→ **CONSIGNA**
Presenta en una tabla Markdown con las columnas Núm y Línea el tramo que va desde la línea que contiene "From the provided" hasta la que contiene "3092 millimetres", ambas incluidas. Omite las líneas en blanco.

→ **LÍNEAS DEL EJERCICIO**
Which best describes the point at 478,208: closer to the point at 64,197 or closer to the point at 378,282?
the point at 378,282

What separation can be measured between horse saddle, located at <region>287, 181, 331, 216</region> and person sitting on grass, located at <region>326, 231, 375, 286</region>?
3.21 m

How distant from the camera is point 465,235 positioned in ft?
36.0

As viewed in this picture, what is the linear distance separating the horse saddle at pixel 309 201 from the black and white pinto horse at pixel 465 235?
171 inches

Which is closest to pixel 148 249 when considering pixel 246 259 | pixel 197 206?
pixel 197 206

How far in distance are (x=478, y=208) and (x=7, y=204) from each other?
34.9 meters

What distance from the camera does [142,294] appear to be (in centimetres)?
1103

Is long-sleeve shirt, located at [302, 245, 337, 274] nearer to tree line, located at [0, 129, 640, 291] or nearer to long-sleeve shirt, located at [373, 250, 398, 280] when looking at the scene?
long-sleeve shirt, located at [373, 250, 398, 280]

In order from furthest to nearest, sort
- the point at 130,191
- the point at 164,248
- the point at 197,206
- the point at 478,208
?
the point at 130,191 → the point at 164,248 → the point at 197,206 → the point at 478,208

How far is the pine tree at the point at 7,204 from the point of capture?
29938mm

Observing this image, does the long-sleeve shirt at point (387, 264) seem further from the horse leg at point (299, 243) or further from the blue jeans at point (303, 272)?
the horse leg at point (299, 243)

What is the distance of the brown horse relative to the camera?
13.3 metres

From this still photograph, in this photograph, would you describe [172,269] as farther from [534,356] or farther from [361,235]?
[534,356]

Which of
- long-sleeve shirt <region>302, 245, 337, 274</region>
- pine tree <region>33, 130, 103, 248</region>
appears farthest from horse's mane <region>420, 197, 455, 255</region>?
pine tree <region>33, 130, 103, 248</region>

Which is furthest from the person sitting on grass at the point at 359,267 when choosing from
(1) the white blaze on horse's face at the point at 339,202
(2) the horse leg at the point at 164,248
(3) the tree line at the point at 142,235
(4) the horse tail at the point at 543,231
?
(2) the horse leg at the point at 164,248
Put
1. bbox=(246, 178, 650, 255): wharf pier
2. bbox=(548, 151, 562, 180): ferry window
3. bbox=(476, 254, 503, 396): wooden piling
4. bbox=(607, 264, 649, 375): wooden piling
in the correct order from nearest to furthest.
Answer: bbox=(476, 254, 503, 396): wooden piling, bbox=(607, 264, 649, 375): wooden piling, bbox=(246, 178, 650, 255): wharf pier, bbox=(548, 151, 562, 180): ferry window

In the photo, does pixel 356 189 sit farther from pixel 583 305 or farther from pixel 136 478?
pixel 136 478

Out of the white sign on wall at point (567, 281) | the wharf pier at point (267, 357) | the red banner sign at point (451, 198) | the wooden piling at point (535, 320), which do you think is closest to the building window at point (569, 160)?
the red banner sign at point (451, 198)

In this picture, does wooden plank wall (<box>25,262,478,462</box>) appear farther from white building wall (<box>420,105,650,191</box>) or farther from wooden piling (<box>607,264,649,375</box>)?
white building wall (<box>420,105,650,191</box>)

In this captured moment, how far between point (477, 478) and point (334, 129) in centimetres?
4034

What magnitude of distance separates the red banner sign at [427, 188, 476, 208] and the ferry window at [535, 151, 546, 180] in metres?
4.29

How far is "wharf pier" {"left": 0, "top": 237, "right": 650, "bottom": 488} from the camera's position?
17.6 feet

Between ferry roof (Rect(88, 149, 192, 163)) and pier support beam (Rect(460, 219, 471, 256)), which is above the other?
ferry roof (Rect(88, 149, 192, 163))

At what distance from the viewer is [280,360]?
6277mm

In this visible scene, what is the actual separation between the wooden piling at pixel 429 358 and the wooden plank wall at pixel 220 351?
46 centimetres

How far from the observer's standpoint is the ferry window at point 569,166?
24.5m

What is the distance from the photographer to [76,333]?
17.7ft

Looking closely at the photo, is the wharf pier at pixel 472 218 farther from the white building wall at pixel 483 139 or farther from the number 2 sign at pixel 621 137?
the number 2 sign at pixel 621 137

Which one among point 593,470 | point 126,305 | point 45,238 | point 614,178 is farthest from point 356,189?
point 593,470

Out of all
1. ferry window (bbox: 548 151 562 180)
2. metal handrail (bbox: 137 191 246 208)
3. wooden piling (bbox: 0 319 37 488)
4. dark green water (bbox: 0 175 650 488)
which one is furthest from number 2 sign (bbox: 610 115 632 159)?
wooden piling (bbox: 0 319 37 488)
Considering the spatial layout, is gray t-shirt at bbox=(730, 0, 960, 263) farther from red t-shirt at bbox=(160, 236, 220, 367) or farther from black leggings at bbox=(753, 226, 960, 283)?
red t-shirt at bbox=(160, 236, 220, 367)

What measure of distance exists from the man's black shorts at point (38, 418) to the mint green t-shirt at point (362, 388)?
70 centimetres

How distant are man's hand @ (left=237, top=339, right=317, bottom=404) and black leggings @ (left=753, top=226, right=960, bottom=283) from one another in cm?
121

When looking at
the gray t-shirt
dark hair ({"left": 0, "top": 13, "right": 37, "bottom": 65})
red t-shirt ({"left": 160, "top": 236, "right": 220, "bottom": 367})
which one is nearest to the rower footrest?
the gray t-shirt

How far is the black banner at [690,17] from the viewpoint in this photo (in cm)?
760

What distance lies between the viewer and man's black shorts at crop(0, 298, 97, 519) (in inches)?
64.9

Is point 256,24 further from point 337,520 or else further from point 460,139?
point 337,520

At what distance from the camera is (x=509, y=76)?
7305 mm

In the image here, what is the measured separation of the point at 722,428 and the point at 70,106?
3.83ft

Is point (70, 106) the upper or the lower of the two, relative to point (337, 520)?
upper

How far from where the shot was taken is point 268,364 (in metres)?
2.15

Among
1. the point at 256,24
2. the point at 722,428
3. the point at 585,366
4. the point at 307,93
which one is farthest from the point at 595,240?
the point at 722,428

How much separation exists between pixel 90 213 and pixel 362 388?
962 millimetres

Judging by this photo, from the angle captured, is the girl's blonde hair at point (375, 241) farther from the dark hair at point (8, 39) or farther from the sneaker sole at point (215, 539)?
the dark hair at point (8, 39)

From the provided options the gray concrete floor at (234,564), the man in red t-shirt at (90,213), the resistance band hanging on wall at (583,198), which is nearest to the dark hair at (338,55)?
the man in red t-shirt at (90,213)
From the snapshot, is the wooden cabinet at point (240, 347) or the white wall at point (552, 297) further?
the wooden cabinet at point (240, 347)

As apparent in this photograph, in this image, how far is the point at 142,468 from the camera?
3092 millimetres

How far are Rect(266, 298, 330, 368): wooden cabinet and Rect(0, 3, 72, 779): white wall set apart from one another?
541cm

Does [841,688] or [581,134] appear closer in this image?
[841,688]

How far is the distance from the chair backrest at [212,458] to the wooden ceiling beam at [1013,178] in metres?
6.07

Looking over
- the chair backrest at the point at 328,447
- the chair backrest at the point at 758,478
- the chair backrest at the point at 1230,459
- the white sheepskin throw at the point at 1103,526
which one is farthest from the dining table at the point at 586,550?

→ **RESPUESTA**
| Núm | Línea |
|---|---|
| 1 | From the provided options the gray concrete floor at (234,564), the man in red t-shirt at (90,213), the resistance band hanging on wall at (583,198), which is nearest to the dark hair at (338,55)? |
| 2 | the man in red t-shirt at (90,213) |
| 3 | From the snapshot, is the wooden cabinet at point (240, 347) or the white wall at point (552, 297) further? |
| 4 | the wooden cabinet at point (240, 347) |
| 5 | As apparent in this photograph, in this image, how far is the point at 142,468 from the camera? |
| 6 | 3092 millimetres |